**Assigned task**: Nothing but the lines below from the one with "Bairro Nilton César" through the one with "湘潭建筑工程进行混凝土加固时需要注意的问题" should be output, each exactly as given, and no pictures.

**Source records**:
--- --- ---

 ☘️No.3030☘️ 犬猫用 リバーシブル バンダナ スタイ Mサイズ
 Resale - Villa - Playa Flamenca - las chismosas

--- --- ---

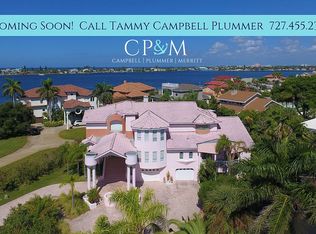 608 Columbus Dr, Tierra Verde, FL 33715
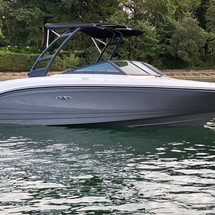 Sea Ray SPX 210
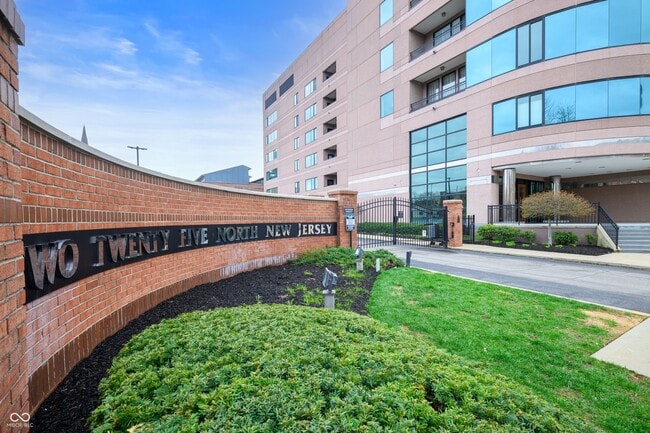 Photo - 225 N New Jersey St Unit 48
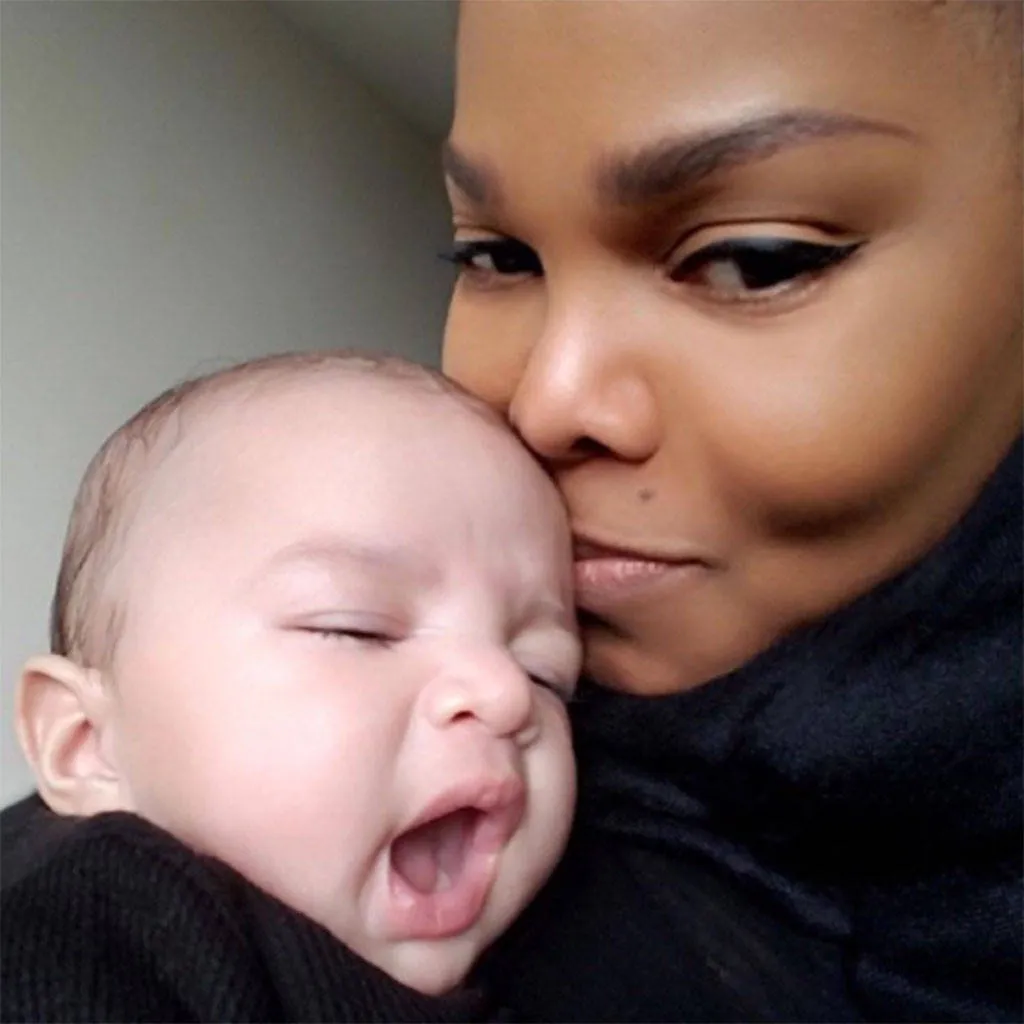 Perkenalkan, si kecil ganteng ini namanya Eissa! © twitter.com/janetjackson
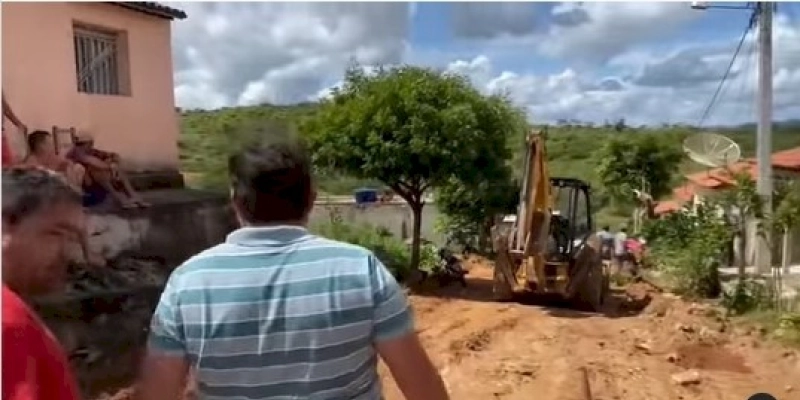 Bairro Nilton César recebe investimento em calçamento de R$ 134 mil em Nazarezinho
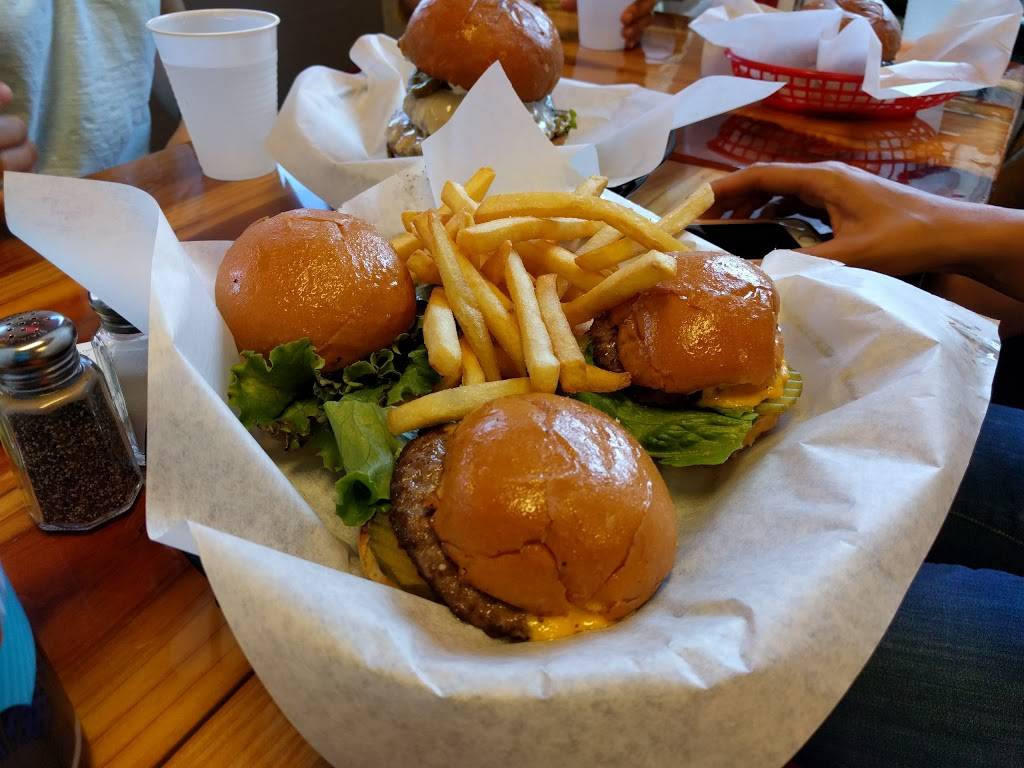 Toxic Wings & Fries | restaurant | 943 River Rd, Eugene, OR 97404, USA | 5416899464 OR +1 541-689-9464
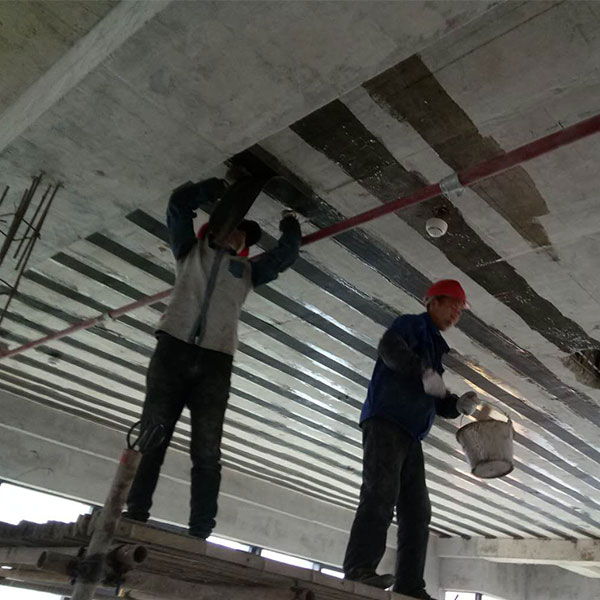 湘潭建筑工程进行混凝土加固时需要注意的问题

--- --- ---

**Answer section**:
 Bairro Nilton César recebe investimento em calçamento de R$ 134 mil em Nazarezinho
 Toxic Wings & Fries | restaurant | 943 River Rd, Eugene, OR 97404, USA | 5416899464 OR +1 541-689-9464
 湘潭建筑工程进行混凝土加固时需要注意的问题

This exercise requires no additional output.